Exercise passage:
■ ■ ■ ■ ■ ■ ■
From what it feels as to how it works, it seems that c:d and a: (nothing) and ot:g

but yes now that I read it , it also makes confusion , theoretically your point makes valid , I also believe that c should be replaced by da after I read the repo , I am not sure ...

null

[deleted]

sabellito

I love the idea, wanna se where it goes. Gives me the same vibe as when jq came out all those years ago.

i3oi3

Are the examples all actual outputs of the program? It's entirely possible that my understanding of the grammar is off, but it looks like these examples are wrong:

$ echo 'cat dog' | trre 'c:bat|d:hog' bat hog

$ echo '' | trre ':a*' # <- do NOT do this dog

$ echo '' | trre ':(repeat-10-times){10}' dog

c0nstantine

The second line actually is an output. I've modified the README. The last example is a typo. Fixed. Thanks!

meonkeys

And the first one? Wouldn't the output be

batat hogog

wfn

What a pleasure your C code is :) very nice (currently reading it)

My only quick comment is - the link to `theory.pdf` in README is broken (your pdf is in docs/ dir, so just need to change the url to include docs/).

c0nstantine

Thank you! For the feedback and pointing to the typo. Fixed. Actually my C is very rusty and I am bit uncomfortable about this.
■ ■ ■ ■ ■ ■ ■
Available data:
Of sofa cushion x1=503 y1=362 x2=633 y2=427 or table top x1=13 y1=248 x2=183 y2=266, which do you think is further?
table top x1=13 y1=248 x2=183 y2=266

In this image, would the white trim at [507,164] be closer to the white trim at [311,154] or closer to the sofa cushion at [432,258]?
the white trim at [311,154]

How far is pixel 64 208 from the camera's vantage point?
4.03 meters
■ ■ ■ ■ ■ ■ ■
Description of the task: Rewrite the part of the forum thread starting with "And the first" and going on through "to include docs/).", substituting "joy" for "pleasure". The listing has no connection to the forum thread.

Answer for this exercise:
And the first one? Wouldn't the output be

batat hogog

wfn

What a joy your C code is :) very nice (currently reading it)

My only quick comment is - the link to `theory.pdf` in README is broken (your pdf is in docs/ dir, so just need to change the url to include docs/).